Case Study 35-1: Priya Reads 4,200 Support Tickets Before Breakfast

Characters

Priya Sharma — Data analyst at Acme Corp. Responsible for the quarterly operations report and increasingly the person Sandra Chen calls when she needs data to back up a decision.

Sandra Chen — COO of Acme Corp. She has a board meeting in three days and needs to explain why customer satisfaction scores dropped 12 points in Q4.

Marcus Webb — Head of Operations. He has a theory that the drop is all about shipping, but Priya suspects there is more to it.


The Setup

It is 8:47 on a Tuesday morning and Priya's calendar shows a 10 AM meeting with Sandra and Marcus. The subject line reads: "Q4 Customer Satisfaction — Board Prep."

Priya opens the Zendesk export Sandra's assistant sent yesterday. It is a 4,200-row CSV file containing every support ticket filed in Q4. The columns are: ticket_id, created_at, category (auto-assigned by Zendesk, not reliable), status, ticket_text, and star_rating (from the post-resolution survey, filled in by about 40% of customers).

Marcus's theory: shipping complaints are driving the satisfaction drop. His evidence is anecdotal — he heard about it at a warehouse meeting.

Priya does not argue with theories before she has data. She opens her laptop and gets to work.


Step 1: Loading and Inspecting the Data

import pandas as pd
import numpy as np
from pathlib import Path
from textblob import TextBlob
from sklearn.feature_extraction.text import TfidfVectorizer
from collections import Counter, defaultdict
import matplotlib.pyplot as plt
import re

DATA_PATH = Path("data/acme_q4_tickets.csv")

df = pd.read_csv(DATA_PATH, parse_dates=['created_at'])
print(f"Total tickets: {len(df):,}")
print(f"Date range: {df['created_at'].min().date()} to {df['created_at'].max().date()}")
print(f"\nColumn overview:")
print(df.dtypes)
print(f"\nStar rating coverage: {df['star_rating'].notna().mean():.1%} of tickets")
print(f"\nTop auto-categories from Zendesk:")
print(df['category'].value_counts().head(10))

Output:

Total tickets: 4,200
Date range: 2023-10-01 to 2023-12-31

Column overview:
ticket_id       int64
created_at      datetime64[ns]
category        object
status          object
ticket_text     object
star_rating     float64

Star rating coverage: 38.7% of tickets

Top auto-categories from Zendesk:
Other                 1,847
General Inquiry         623
Technical Support       418
Billing                 312
Returns                 287
...

Priya notes that Zendesk has dumped nearly half the tickets into "Other." The auto-categorization is almost useless. She will need to classify them herself.


Step 2: Sentiment Analysis

def score_sentiment(text: str) -> dict:
    """Return polarity and subjectivity for a text string."""
● ● ● ● ●
- INSTRUCTIONS FOR THE TASK
Carry the support-ticket case study forward from the point at which it stops.

- PROVIDED INFORMATION
● ● ● ● ●
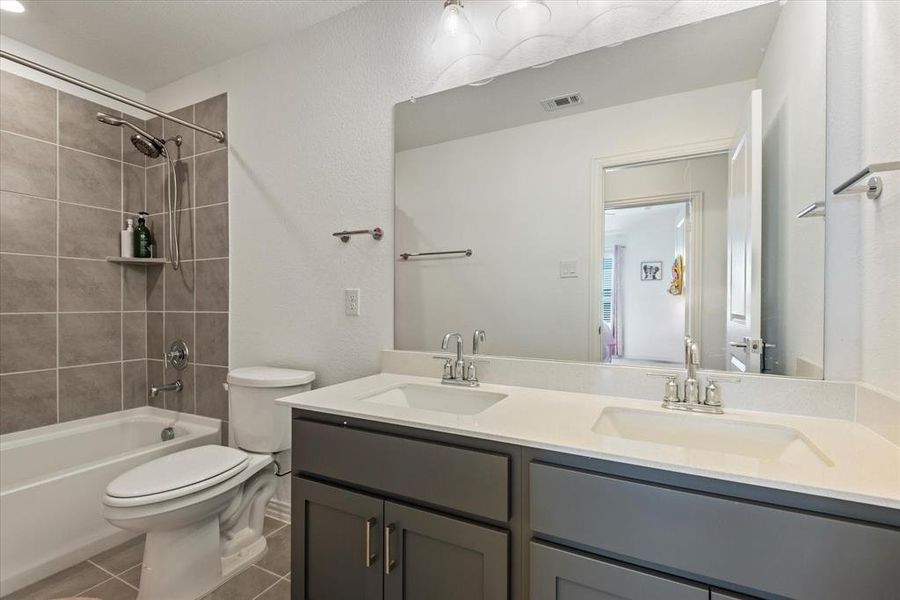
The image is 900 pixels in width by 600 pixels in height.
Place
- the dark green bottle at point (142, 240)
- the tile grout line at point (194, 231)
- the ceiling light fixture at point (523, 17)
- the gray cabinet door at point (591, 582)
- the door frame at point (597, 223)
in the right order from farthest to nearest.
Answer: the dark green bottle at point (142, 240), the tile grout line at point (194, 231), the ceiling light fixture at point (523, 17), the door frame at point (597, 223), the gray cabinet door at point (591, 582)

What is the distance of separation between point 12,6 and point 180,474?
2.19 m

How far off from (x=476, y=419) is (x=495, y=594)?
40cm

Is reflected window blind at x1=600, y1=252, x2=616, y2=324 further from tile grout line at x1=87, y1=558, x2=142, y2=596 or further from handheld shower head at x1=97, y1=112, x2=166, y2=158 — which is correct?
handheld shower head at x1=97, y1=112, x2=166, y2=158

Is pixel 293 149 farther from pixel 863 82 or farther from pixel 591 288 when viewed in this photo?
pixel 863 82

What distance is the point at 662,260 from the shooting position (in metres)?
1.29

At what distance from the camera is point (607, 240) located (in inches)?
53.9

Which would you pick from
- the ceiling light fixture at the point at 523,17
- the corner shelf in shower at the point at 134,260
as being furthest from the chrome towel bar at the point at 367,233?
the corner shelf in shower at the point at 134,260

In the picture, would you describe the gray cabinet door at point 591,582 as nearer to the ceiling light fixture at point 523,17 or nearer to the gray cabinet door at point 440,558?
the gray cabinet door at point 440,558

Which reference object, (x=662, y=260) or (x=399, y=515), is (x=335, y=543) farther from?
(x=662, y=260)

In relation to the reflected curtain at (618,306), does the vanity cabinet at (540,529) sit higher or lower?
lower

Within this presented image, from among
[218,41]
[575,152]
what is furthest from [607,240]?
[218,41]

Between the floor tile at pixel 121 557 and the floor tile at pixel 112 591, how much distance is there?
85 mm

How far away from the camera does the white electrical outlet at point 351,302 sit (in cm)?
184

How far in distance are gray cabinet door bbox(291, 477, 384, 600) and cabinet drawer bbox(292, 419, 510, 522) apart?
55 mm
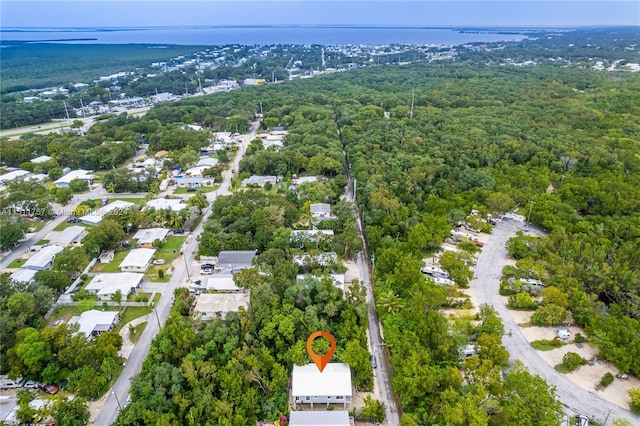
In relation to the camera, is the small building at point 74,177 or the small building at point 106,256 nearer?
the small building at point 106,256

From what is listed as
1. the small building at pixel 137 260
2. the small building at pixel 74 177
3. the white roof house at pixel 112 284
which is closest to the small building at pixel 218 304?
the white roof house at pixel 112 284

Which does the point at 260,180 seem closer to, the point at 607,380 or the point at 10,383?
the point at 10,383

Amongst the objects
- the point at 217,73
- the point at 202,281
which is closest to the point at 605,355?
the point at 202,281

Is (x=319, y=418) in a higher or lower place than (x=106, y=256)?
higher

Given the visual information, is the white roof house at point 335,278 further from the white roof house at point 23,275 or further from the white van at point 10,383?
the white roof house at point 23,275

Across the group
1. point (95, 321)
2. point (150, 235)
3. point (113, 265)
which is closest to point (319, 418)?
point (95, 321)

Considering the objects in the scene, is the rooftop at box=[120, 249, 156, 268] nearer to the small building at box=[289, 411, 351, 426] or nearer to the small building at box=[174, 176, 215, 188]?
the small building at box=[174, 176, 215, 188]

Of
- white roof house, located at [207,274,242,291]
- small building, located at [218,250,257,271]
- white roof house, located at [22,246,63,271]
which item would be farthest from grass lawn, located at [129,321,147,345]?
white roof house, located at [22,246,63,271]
● ● ● ● ●
- TASK OUTPUT
    if not isinstance(text, str) or not text.strip():
        return {'polarity': 0.0, 'subjectivity': 0.0}
    blob = TextBlob(text)
    return {
        'polarity': blob.sentiment.polarity,
        'subjectivity': blob.sentiment.subjectivity,
    }

print("Scoring sentiment across 4,200 tickets...")
sentiment_scores = df['ticket_text'].apply(score_sentiment)
df['polarity'] = sentiment_scores.apply(lambda d: d['polarity'])
df['subjectivity'] = sentiment_scores.apply(lambda d: d['subjectivity'])

# Classify
df['sentiment_label'] = pd.cut(
    df['polarity'],
    bins=[-1.001, -0.1, 0.1, 1.001],
    labels=['NEGATIVE', 'NEUTRAL', 'POSITIVE']
)

print("\nSentiment breakdown:")
for label in ['POSITIVE', 'NEUTRAL', 'NEGATIVE']:
    n = (df['sentiment_label'] == label).sum()
    pct = n / len(df) * 100
    print(f"  {label:<10}: {n:>5,}  ({pct:.1f}%)")

print(f"\nMean polarity: {df['polarity'].mean():.4f}")

Output:

Scoring sentiment across 4,200 tickets...

Sentiment breakdown:
  POSITIVE  :   892  (21.2%)
  NEUTRAL   :   831  (19.8%)
  NEGATIVE  : 2,477  (59.0%)

Mean polarity: -0.2341

Nearly 60% of tickets are negative. That is not surprising — customers usually only write in when something has gone wrong — but the severity of the average polarity score concerns Priya. A mean of -0.23 is notably worse than the Q3 benchmark of -0.15 that she calculated three months ago.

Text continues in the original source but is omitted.